PROMPT: Reproduce the records from the line containing "Is yellow flower" down to the line containing "would you say is closest to the viewer?", both included, with "chamomile flower" replaced by "white flower" and nothing else changed.

RECORDS SUPPLIED:
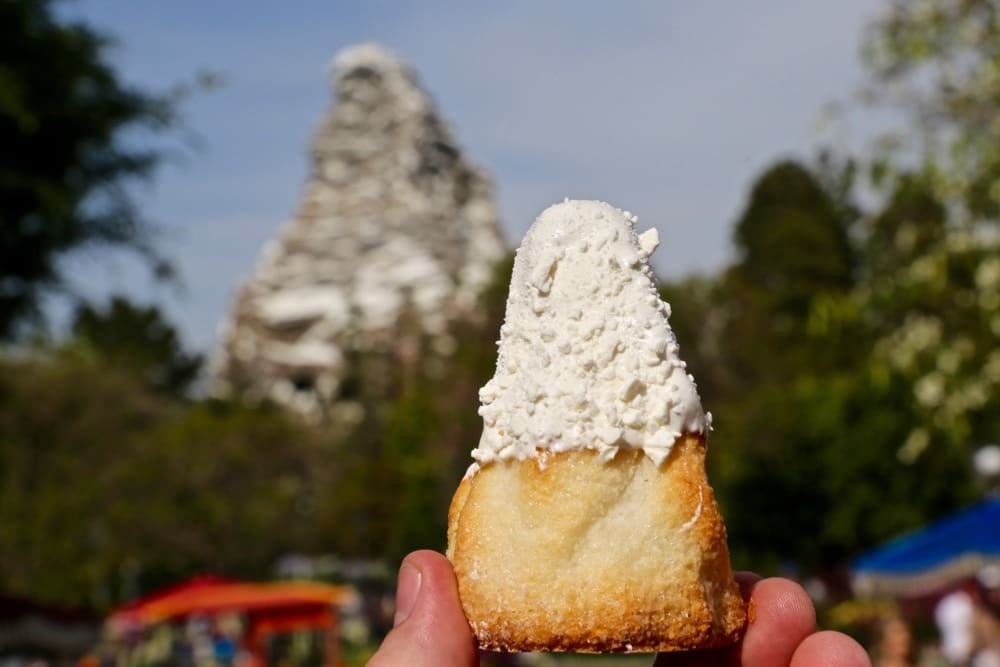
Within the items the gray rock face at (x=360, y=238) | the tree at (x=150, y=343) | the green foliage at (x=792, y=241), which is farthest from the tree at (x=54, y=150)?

--

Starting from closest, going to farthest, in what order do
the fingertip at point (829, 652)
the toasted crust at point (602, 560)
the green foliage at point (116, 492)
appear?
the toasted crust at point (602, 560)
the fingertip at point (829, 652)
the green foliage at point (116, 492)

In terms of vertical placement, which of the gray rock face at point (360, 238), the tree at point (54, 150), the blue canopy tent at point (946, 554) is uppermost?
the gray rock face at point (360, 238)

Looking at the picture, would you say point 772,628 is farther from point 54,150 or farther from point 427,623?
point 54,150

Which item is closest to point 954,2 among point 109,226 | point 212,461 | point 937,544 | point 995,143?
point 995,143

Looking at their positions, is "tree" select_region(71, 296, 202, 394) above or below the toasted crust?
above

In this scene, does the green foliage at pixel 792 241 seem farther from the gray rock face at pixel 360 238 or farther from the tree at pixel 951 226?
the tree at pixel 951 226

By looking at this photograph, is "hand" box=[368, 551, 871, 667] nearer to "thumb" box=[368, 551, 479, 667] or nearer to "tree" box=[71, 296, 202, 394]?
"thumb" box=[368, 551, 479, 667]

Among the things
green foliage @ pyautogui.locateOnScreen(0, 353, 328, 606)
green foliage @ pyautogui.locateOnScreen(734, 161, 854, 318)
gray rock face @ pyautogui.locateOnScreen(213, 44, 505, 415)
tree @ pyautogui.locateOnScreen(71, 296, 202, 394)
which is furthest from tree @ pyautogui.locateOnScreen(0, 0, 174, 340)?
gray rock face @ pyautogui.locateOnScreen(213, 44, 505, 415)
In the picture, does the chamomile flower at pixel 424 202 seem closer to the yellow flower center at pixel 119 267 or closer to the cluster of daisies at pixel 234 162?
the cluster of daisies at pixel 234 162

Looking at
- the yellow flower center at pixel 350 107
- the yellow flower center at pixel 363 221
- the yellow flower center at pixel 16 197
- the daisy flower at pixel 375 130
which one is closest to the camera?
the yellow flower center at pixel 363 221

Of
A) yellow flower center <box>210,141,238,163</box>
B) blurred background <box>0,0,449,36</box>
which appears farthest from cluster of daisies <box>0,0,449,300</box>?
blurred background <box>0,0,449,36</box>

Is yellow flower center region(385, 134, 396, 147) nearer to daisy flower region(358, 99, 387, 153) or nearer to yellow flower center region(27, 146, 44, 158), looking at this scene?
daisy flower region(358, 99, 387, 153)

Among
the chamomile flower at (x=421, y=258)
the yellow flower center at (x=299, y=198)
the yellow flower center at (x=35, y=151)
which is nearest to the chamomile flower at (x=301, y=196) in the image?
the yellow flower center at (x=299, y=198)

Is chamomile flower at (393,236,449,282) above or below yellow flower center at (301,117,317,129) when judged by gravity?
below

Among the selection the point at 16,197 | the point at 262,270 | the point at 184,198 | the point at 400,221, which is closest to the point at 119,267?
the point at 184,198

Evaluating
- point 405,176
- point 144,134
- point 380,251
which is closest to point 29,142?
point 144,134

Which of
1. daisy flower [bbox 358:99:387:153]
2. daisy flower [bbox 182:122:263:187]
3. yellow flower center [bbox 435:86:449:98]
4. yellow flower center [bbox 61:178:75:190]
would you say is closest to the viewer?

ANSWER:
Is yellow flower center region(385, 134, 396, 147) nearer to daisy flower region(358, 99, 387, 153) or nearer to yellow flower center region(27, 146, 44, 158), looking at this scene?
daisy flower region(358, 99, 387, 153)

Among
the white flower at (x=421, y=258)
the yellow flower center at (x=299, y=198)
the yellow flower center at (x=35, y=151)
which is nearest to the white flower at (x=301, y=196) in the image?
the yellow flower center at (x=299, y=198)

Is white flower at (393,236,449,282) above or below yellow flower center at (301,117,317,129) when judged by gravity?
below

Among the selection the point at 16,197 | the point at 262,270 | the point at 184,198 | the point at 400,221, which is closest to the point at 119,267?
the point at 184,198

Evaluating
- point 405,176
- point 144,134
- point 380,251
which is closest to point 29,142?
point 144,134

Which of
1. daisy flower [bbox 358:99:387:153]
2. daisy flower [bbox 182:122:263:187]
3. yellow flower center [bbox 435:86:449:98]
4. yellow flower center [bbox 61:178:75:190]
would you say is closest to the viewer?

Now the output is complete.